→ EXERCISE DIRECTIONS
Copy out every one of the records below word for word, with no changes.

(Raw records)

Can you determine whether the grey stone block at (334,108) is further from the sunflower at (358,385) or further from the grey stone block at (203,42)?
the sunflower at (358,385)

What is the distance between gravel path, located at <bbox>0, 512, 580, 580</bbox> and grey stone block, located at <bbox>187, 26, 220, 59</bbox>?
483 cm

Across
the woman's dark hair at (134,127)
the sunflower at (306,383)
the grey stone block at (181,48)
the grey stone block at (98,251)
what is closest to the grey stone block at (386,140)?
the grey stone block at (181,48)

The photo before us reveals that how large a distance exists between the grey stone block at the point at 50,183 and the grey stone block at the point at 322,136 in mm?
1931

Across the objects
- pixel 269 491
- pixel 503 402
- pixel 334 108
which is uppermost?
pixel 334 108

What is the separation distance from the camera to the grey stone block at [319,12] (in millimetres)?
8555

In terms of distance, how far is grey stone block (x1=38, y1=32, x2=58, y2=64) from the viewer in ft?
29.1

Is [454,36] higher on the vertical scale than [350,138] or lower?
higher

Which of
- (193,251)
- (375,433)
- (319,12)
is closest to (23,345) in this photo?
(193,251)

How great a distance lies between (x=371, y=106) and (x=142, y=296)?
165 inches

→ ANSWER BELOW
Can you determine whether the grey stone block at (334,108) is further from the sunflower at (358,385) or further from the grey stone block at (203,42)?
the sunflower at (358,385)

What is the distance between gravel path, located at <bbox>0, 512, 580, 580</bbox> and grey stone block, located at <bbox>187, 26, 220, 59</bbox>?
483 cm

Across
the woman's dark hair at (134,127)
the sunflower at (306,383)
the grey stone block at (181,48)
the grey stone block at (98,251)
what is closest to the grey stone block at (386,140)?
the grey stone block at (181,48)

The photo before us reveals that how large a distance exists between the grey stone block at the point at 50,183 and the grey stone block at the point at 322,136 in mm?
1931

Across the objects
- pixel 269 491
- pixel 503 402
- pixel 334 108
which is uppermost?
pixel 334 108

What is the separation distance from the camera to the grey stone block at [319,12] (in millimetres)?
8555

In terms of distance, how far is grey stone block (x1=38, y1=32, x2=58, y2=64) from the viewer in ft?
29.1

Is [454,36] higher on the vertical scale than [350,138] or lower?
higher

Which of
- (193,251)
- (375,433)
- (319,12)
is closest to (23,345) in this photo?
(193,251)

How great a distance lies between (x=371, y=106) and (x=142, y=296)?
165 inches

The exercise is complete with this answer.